Lundi, les deux aventurières vont prendre la direction d’Amsterdam, d’où elles partiront quelques jours plus tard vers le Maroc, cette fois afin de prendre part au 18e Rallye Aïcha des Gazelles. « C’est la raison de l’importance des cours que nous avons suivis. Il faut être en forme et en santé, mais surtout fortes mentalement. Et je crois que c’est le cas et que c’est la raison pour laquelle nous sommes prêtes », explique Nancy Baril, de Vaudreuil-Dorion. Sa sœur, Josée, conseillère municipale à Notre-Dame-de-l’Île-Perrot, explique qu’elles n’ont, de toute manière, pas eu le temps de penser à la date qui approchait. « Ça a été une course jusqu’à la toute fin. Nous étions à la recherche des derniers montants pour pouvoir nous inscrire, si bien que la date est arrivée et que nous sommes à quelques jours maintenant de nous retrouver dans le désert marocain pour une belle aventure. »
Des défis et du courage
Des femmes de cœur avant tout, les sœurs Baril sont comme toutes les participantes du seul rallye féminin mondial digne de ce nom, des aventurières. « Nos seuls outils sont des cartes géographiques qui datent de 30 ans, des compas, une règle et un rapporteur d’angles.

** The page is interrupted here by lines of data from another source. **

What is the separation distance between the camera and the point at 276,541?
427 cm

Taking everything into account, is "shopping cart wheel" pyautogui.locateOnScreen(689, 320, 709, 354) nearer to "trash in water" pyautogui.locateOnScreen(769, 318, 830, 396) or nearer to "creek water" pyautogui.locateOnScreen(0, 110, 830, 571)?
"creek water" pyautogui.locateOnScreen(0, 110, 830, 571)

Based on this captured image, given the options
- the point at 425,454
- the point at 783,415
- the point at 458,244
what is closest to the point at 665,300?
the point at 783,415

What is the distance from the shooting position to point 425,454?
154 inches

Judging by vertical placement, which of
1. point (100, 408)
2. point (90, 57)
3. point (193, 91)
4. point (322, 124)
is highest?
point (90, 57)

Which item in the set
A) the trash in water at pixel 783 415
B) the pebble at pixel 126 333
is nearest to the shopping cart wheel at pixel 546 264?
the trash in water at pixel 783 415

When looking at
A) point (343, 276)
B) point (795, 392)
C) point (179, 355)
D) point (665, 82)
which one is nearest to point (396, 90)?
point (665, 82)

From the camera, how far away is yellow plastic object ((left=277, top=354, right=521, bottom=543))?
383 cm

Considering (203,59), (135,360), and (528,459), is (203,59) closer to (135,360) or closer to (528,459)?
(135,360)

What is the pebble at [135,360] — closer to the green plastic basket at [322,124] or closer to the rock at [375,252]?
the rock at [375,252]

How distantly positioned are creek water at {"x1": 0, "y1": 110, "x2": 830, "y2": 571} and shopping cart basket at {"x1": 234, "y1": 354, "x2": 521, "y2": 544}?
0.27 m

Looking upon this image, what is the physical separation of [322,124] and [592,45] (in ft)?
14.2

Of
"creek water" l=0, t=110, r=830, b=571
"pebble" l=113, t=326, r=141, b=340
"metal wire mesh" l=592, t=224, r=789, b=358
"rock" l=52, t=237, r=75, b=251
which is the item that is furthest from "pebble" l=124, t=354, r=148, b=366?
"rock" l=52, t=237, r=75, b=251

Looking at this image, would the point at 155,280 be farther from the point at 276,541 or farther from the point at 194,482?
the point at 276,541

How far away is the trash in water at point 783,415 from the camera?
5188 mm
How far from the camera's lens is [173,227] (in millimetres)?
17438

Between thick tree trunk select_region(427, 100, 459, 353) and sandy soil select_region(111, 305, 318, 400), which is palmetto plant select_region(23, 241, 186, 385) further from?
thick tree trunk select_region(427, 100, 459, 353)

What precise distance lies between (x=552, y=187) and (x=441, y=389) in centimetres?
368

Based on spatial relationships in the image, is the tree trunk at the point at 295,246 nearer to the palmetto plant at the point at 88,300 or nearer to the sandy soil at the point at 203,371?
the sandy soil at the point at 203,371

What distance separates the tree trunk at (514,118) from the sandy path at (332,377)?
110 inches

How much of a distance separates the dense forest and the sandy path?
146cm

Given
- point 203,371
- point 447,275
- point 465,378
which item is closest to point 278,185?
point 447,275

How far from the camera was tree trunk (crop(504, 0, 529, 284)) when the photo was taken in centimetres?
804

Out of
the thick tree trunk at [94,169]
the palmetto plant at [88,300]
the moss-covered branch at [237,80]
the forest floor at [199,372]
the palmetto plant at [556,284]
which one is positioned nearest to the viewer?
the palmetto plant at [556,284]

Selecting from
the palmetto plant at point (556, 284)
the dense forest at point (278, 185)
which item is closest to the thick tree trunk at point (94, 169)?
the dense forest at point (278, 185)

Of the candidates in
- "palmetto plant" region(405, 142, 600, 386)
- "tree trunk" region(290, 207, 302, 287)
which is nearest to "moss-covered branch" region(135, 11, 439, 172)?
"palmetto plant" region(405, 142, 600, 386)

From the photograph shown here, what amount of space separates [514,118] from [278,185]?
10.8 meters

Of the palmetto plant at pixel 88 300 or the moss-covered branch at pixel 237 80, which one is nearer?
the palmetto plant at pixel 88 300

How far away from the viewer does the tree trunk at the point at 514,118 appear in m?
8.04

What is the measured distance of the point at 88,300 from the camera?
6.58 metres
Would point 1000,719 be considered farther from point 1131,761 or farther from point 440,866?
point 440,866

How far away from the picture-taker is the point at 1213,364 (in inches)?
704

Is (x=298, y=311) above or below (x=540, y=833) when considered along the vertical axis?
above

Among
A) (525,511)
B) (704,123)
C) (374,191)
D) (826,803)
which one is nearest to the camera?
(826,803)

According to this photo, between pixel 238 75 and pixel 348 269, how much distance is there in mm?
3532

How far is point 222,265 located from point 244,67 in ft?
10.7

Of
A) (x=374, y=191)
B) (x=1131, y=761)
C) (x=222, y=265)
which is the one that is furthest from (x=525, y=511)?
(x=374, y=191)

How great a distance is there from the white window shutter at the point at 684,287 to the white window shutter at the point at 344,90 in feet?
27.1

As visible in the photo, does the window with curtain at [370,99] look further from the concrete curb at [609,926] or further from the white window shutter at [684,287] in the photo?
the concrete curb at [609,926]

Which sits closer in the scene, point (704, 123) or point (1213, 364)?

Pas de GPS, pas de radios sophistiquées, seulement deux femmes, quelques outils de base, des pelles pour sortir du sable et une camionnette », dit Nancy Baril, expliquant que la course est plus difficile d’année en année. « Parce que ce sont souvent les mêmes concurrentes qui reviennent. Elles ne veulent pas faire le même parcours chaque fois. Alors le circuit change et il est de plus en plus difficile », précise-t-elle.
« Mais nous, qui en sommes à une première, nous commençons quand même à ce niveau. Nous avons beaucoup à faire pour gagner, mais nous sommes confiantes », dit Josée, ajoutant que tous les profits engendrés par les coureuses québécoises sont remis à Opération Enfant Soleil. « Nous ne le faisons pas pour la bourse ou pour des contrats faramineux. Nous le faisons pour le défi et pour la cause avant tout », ajoutent-elles.
Malgré les dangers à venir, elles ne reculent pas. « C’est sécuritaire, car nous sommes surveillées en tout temps. Nous savons que nous pouvons compter sur les adversaires pour avoir de l’aide et que la réciproque est aussi vraie. Il faut être fortes mentalement, car le jour il fait 50 degrés. La nuit ça descend à -10 degrés. Si nous ne sommes pas au bivouac à temps le soir, nous devons dormir dans la camionnette. Il faut s’organiser pour se rendre », dit Nancy Baril en riant.
De bonnes causes
En plus d’Opération Enfants Soleil qui reçoit une part des profits au Québec, la course a vu le jour pour aider de jeunes Marocains à fréquenter l’école. « Ils achètent des fournitures scolaires, des vélos pour que les jeunes se transportent jusqu’à l’école. C’est une belle cause que supporte la centaine d’équipes qui prennent part à cet événement sportif. En plus, au cours du périple nous allons visiter des villages de Marocains, voir les gens et poser un geste humanitaire. Nous avons mis des objets dans nos bagages pour remettre aux villageois là-bas », lance Josée Baril, enthousiaste. « C’est le défi mais c’est aussi la cause qui nous ont poussées au début à vouloir le faire. Et même avant de partir cette année, nous savons que nous voulons le refaire. L’expérience nous a changées, motivées. Nous ne sommes plus les mêmes femmes depuis un an », disent les deux sœurs, complices, qui partent l’esprit léger. « Nos conjoints et nos enfants restent ici. Nous partons en sachant que nos enfants sont entre bonnes mains. Nos maris nous ont donné l’appui depuis le début et vont rester un mois seuls avec les enfants. Ça facilite les choses dans ce temps-là », expliquent celles qui font partie des 11 équipes canadiennes, dont presque toutes du Québec, à prendre part au Rallye Aïcha des Gazelles 2008. La compétition se tient entre le 19 et le 27 mars au Maroc, et il est possible de suivre le parcours de l’équipe 106, celle des Baril, au
www.rallyeaichadesgazelles.com.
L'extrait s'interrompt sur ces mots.